Alors que l’Etat a demandé aux offices HLM de compenser la baisse des allocations logement (APL) par une diminution équivalente du loyer et que la Cour des comptes remet en question les mesures fiscales en leur faveur, les bailleurs sociaux s’alarment d’une baisse de financement de nature à mettre en péril la construction de nouveaux logements et la réhabilitation de leur parc vieillissant. Dans le Val-de-Marne, qui compte près de 170 000 logements sociaux, les plus gros bailleurs que sont Valophis, IDF Habitat ou encore Logial OPH font leurs comptes.
“Une baisse de loyer de 40 € par mois se traduirait pour le groupe Valophis, qui gère un patrimoine de 44 000 logements et dont 15 000 locataires bénéficient de l’APL, par une perte de recettes de 7 250 M€ par an. Ceci réduirait de moitié ses capacités d’investissement en matière de construction, de réhabilitation et d’entretien du patrimoine“, chiffre le Conseil d’administration de l’OPH départemental. De son côté, Logial, qui compte un peu moins de 10 000 logements, évalue à 1,9 millions d’euros la perte de recettes en cas de baisse des loyers de 50 euros par mois pour les seuls allocataires de l’APL, soit 40% de l’autofinancement de l’OPH. De quoi “priver l’office de sa capacité à construire faute de fonds propres”, prévient Luc Carvounas, président de l’office.
“La diminution, dans un premier temps, de 5 euros, sur les aides personnalisées au logement pour réaliser une économie de 400 millions, pour dans un second temps en 2018, diminuer de 2 milliards le budget de l’Etat consacré à l’APL, est une mesure injuste socialement puisque touchant les familles les plus en difficulté et inefficace d’un point de vue budgétaire à moyen terme. Cette baisse de ressources annoncée aux bailleurs sociaux, de l’ordre de 1,5 milliard d’euros, équivaut à la moitié des sommes consacrées à l’entretien courant et aux frais d’entretien, ou encore aux trois quarts de leurs capacités d’investissement dans la production de logements neufs, affectant l’activité des entreprises du bâtiment“, expose Jean-Jacques Guignard, président d’IDF Habitat, dans une lettre ouverte au président de la République.
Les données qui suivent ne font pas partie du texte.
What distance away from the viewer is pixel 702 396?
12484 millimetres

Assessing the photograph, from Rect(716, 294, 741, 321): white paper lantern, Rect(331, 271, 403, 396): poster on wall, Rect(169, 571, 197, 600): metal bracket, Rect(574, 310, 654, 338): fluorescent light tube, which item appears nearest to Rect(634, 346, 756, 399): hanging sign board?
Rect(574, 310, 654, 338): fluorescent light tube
“Je rappelle d’ailleurs que, comparés à ceux du parc privé (17,4 euros du m2 en moyenne en lie-de-France), les loyers du parc social (6,7 euros) sont très maîtrisés, ce qui rend paradoxale la mesure visant ce seul parc“, s’interroge Abraham Johnson, président de Valophis, qui rappelle également que “le financement de l’APL relève de la solidarité nationale”, et qu’il “n’est pas du rôle des bailleurs sociaux de se substituer à l’Etat“.
Mesures fiscales, aides à la pierre
Au-delà de la compensation des baisses d’allocation logement, les OPH s’inquiètent aussi des autres mesures, concernant l’évolution de l’aide à la pierre ou les mesures fiscales. “La diminution de la participation de l’Etat au budget du fonds national de l’aide à la pierre (FNAP), de 96 millions d’euros le faisant passer de 180 à 84 millions d’euros, se traduira par une baisse de 20 % des délégations de crédits. Il y aura donc moins de logements sociaux engagés en 2017. D’autres projets comme la suppression des aides à la pierre sur le budget 2018, de l’exonération de l’impôt sur les sociétés dont bénéficient les organismes HLM, de la TVA à taux réduit, de l’exonération de la TFPB, s’ils venaient à aboutir, remettraient définitivement en cause le modèle social auquel nous sommes tous très attachés et qui a fait ses preuves”, s’inquiète Jean-Jacques Guignard.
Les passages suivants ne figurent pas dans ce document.